10 Wednesday Dec 2014

Posted by kittycalash in Living History, Museums, Philosophy, Reenacting

≈ Leave a comment

Tags

authenticity, interpretation, living history, movies, Museums, Research, resources, theory

Perhaps you know him as Timothy Spall, but the actor playing Mr Turner is best known in my house for his role as Scabbers, AKA Peter Pettigrew, in the Harry Potter films.

I am anxiously awaiting the release of Mr Turner, and have watched the trailer multiple times in anticipation of material for the authenticity and accuracy fires.I’ve also watched The Power of Art again, because I love Simon Schama as the David Attenborough of fine art, and I’ve enjoyed the way that Mr Turner’s titles appear to use a similar color-into-liquid trope as TPOA’s bleeding titles. Just go watch it.

Why am I so excited to see Scabbers paint? Because the trailer looks so damn good.

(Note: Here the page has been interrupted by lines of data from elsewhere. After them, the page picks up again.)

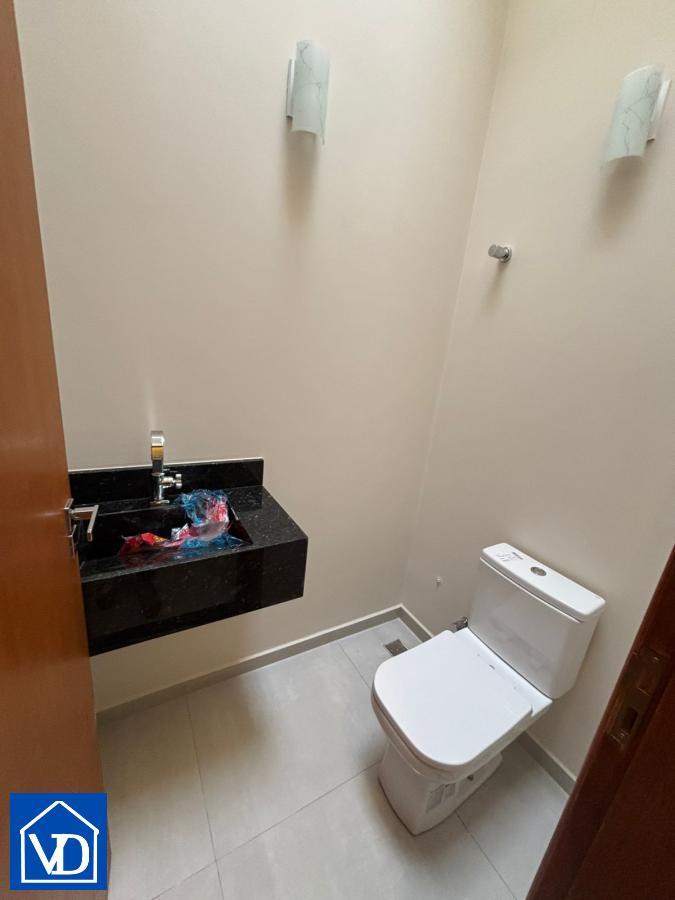 Casa de Condomínio à venda com 2 quartos, 116m² - Foto 6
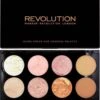 MAKEUP REVOLUTION Ultra Blush Palette Golden Sugar, 13 G 1 MAKEUP REVOLUTION Ultra Blush Palette Golden Sugar, 13 G -Bekend Cosmetica Winkel 1167x1200 8
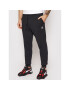 Converse Pantaloni trening 10020369-A01 Negru Regular Fit - Pled.ro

The color, the set dressing, the intensity of the colors, all suggest that the film team paid close attention to the material culture of the past, and to those tiny details that create a satisfactory, accurate closed world that helps us achieve experiential and even transcendent authenticity.

Of course I enjoy costume drama: you’d expect that, right? And messed up costume and material culture details can wreck a film or TV program for me, but what you might not expect is that there are some films I enjoy despite their apparent inaccuracy.

Take the Muppet Christmas Carol. That’s one of my favorite adaptations of the Dickens’ work, because it creates a world true to itself filled with believable objects and characters (even the ones I can’t stand), and returns authentic emotions. Scrooge’s headmaster was never an enormous eagle muppet: but the shabby school room works, much the way Beatrix Potter’s anthropomorphic tales work.

In The Pie and the Patty Pan, Duchess can’t bake– what dog can bake? But we can believe that Duchess is a greedy eater, and might well think she swallowed the patty pan. The touch of hypochondria in a greedy dog is intensely satisfying, I think.

Cat and dog at a tea table

Where is the Patty Pan?

What does this mean for historic house and living history interpretation? It means furnishing a believable world with accurate clothing, goods, and accouterments, based on primary sources with characters who convey authentic emotions and ideas to create a transcendent learning experience.

I even have a diagram:

The experience equation

The experience equation

And that’s why I want to see Scabbers Paint. Because anything that creates a believable historical experience is worth learning from.